▶ GIVEN REQUEST
Copy out every one of the records below word for word, line by line.

▶ MATERIAL FOR THIS EXERCISE
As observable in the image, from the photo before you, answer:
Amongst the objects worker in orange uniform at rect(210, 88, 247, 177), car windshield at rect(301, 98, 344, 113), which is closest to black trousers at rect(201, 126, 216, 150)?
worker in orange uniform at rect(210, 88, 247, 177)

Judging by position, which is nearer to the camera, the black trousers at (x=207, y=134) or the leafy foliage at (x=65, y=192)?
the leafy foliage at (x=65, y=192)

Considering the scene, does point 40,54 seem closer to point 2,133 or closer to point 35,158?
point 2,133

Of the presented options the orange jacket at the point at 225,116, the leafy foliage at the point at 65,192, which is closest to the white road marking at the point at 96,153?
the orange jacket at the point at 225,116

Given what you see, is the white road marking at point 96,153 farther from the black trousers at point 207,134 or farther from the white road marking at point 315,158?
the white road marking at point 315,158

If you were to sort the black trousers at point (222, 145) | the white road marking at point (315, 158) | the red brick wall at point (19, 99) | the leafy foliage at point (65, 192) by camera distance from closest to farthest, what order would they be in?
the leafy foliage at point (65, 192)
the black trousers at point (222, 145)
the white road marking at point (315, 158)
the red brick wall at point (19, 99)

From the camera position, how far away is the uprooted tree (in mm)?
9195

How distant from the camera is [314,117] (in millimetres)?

▶ RESULT OF THIS TASK
As observable in the image, from the photo before you, answer:
Amongst the objects worker in orange uniform at rect(210, 88, 247, 177), car windshield at rect(301, 98, 344, 113), which is closest to black trousers at rect(201, 126, 216, 150)?
worker in orange uniform at rect(210, 88, 247, 177)

Judging by position, which is nearer to the camera, the black trousers at (x=207, y=134) or the leafy foliage at (x=65, y=192)?
the leafy foliage at (x=65, y=192)

Considering the scene, does point 40,54 seem closer to point 2,133 or closer to point 35,158?
point 2,133

Of the presented options the orange jacket at the point at 225,116, the leafy foliage at the point at 65,192, which is closest to the white road marking at the point at 96,153?
the orange jacket at the point at 225,116

Given what you see, is the white road marking at point 96,153 farther from the black trousers at point 207,134 or farther from the white road marking at point 315,158?
the white road marking at point 315,158

If you were to sort the black trousers at point (222, 145) | the white road marking at point (315, 158) | the red brick wall at point (19, 99) | the leafy foliage at point (65, 192) by camera distance from closest to farthest, what order would they be in?
the leafy foliage at point (65, 192)
the black trousers at point (222, 145)
the white road marking at point (315, 158)
the red brick wall at point (19, 99)

From the camera position, how far away is the uprooted tree (in mm)?
9195

How distant from the camera is [314,117] (in millimetres)?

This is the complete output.